Politics2020 Election

Actions

Pres. Trump And Biden Have Radically Different Immigration Platforms

The president has made curbing immigration a key part of his agenda. Biden has promised to quickly roll back most of the Trump administration actions.
Posted
and last updated

President Trump has made reducing immigration a key part of his administration's agenda.

Now, Joe Biden, his Democratic challenger, has promised to quickly roll back most of the president's executive actions and advance his own ambitious immigration platform.

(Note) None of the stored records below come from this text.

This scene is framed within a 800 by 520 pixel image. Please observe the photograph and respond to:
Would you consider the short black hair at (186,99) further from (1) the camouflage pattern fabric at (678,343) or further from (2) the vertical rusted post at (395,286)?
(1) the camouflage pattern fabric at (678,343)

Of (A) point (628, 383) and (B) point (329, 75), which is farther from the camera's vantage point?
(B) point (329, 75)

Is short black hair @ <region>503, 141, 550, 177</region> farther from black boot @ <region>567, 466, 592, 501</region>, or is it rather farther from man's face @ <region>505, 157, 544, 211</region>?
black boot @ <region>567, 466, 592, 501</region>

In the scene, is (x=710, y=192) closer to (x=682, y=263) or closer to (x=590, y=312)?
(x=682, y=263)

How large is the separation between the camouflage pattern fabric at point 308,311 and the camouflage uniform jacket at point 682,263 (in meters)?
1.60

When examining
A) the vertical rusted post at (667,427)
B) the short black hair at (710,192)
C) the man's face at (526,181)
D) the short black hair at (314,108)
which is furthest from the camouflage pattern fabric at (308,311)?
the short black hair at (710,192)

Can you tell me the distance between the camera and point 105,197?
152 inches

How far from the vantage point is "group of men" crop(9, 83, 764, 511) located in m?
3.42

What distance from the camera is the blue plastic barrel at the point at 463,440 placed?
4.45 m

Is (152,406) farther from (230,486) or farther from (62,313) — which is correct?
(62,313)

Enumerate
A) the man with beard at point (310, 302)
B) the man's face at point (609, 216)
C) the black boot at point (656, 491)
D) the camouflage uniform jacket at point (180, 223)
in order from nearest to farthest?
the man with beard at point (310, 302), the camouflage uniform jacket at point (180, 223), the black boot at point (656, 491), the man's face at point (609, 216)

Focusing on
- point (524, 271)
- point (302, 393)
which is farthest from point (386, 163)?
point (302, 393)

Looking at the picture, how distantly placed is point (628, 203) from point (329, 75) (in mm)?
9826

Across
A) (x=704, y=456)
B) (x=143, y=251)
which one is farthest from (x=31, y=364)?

"There is certainly a really extreme contrast in the policy positions on immigration of Biden and Trump," said Julia Gelatt, a senior policy analyst at the nonpartisan Migration Policy Institute.  

The sharp differences — and what's at stake — is historic. 

"I don't think we've seen ever before a president put immigration so much at the forefront of his policymaking as President Trump has done," said Gelatt. 

The president has continued the trend during the pandemic by dramatically restricting legal immigration. In the president's view, fewer foreign workers means less competition for Americans. 

"It would be wrong and unjust for laid-off Americans to be replaced with new immigrant labor flown in," President Trump said in April.

Biden says he would overturn President Trump's coronavirus immigration freeze because "immigrants help grow our economy and create jobs."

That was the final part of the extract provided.